Recorro estancias y pasillos deteniéndome en los efectos de luz sobre el polvo que imperceptiblemente se levanta a mi paso. Escucho los tenues sonidos de la madera añeja, del moho en las paredes, en desconchones que muestran capas de pintura superpuestas, de dos, tres, no sé cuántas generaciones. Puedo intuir en ellas lágrimas, deseos incumplidos, tristezas, también pequeñas alegrías que no dejan tanta marca en el alma, pero ayudan a sobreponerse a las primeras. Un deseo ferviente de conocer a aquella gente, de saber de sus vidas olvidadas me invade y me cohíbe. Un desconocido sentimiento de solidaridad con ellas irrumpe en mis pensamientos al darme cuenta de que yo también seré como ellos andando el tiempo. Es una mezcla de tristeza y humilde reconocimiento de lo que soy, uno más entre los gritos del alma que, con cada generación mueren y al tiempo regeneran al ser humano.

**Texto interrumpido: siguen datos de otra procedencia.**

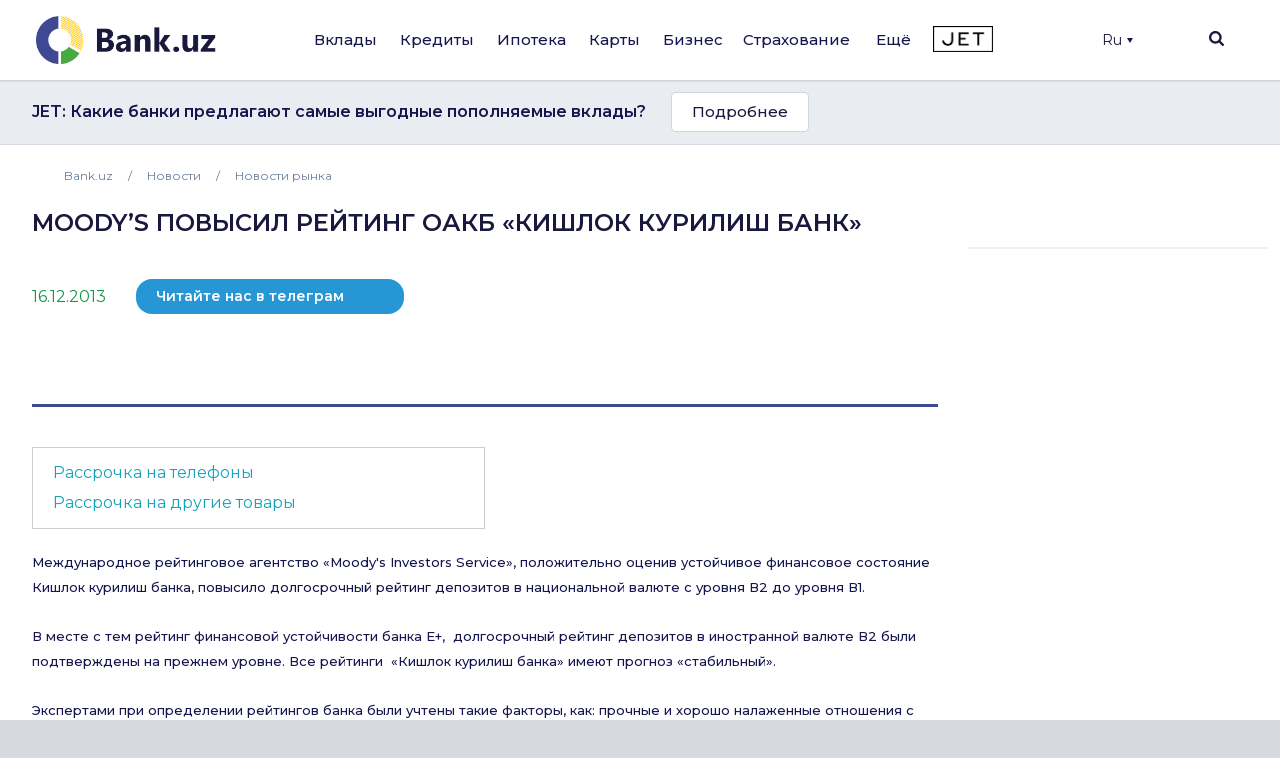

--- FILE ---
content_type: text/html; charset=utf-8
request_url: https://www.google.com/recaptcha/api2/aframe
body_size: 266
content:
<!DOCTYPE HTML><html><head><meta http-equiv="content-type" content="text/html; charset=UTF-8"></head><body><script nonce="SQokSkzopDroUpVOdwyy_Q">/** Anti-fraud and anti-abuse applications only. See google.com/recaptcha */ try{var clients={'sodar':'https://pagead2.googlesyndication.com/pagead/sodar?'};window.addEventListener("message",function(a){try{if(a.source===window.parent){var b=JSON.parse(a.data);var c=clients[b['id']];if(c){var d=document.createElement('img');d.src=c+b['params']+'&rc='+(localStorage.getItem("rc::a")?sessionStorage.getItem("rc::b"):"");window.document.body.appendChild(d);sessionStorage.setItem("rc::e",parseInt(sessionStorage.getItem("rc::e")||0)+1);localStorage.setItem("rc::h",'1769020407925');}}}catch(b){}});window.parent.postMessage("_grecaptcha_ready", "*");}catch(b){}</script></body></html>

Con un tímido gesto saco fotos de estas estancias, en un postrer intento de llevarme conmigo las imágenes y con ellas estos pensamientos fugaces.
He llegado al final de la exposición, el cuadro que la cierra muestra a una mujer sentada en la cama, leyendo lo que parece una carta, y con el equipaje a los pies, no sabemos si para marchar. Otra vez la luz intensa, otra vez el rostro casi velado, una vez más la transitoria estancia en un hotel, que nos aleja o nos acerca a alguien. Hopper parece querer darnos una información parca sobre lo que observamos, para que completemos con nuestras emociones, una escena privada, cotidiana, pero llena de gran significación psicológica. Casi cualquier historia puede desarrollarse tras esta escena, pero el gran logro del pintor es que nos quedemos con ganas de saber más de ella.
Salgo de la exposición consciente del valor que el arte tiene para el propio reconocimiento, pues lejos de ser únicamente sumisión a lo ecuménico, el arte puede abrirnos las puertas al universo que se esconde dentro de nosotros. El don que tiene el artista, la fascinación que nos acomete al contemplar su alma a través de su obra, es una extraña mimesis o espejo de lo que buscamos en la nuestra.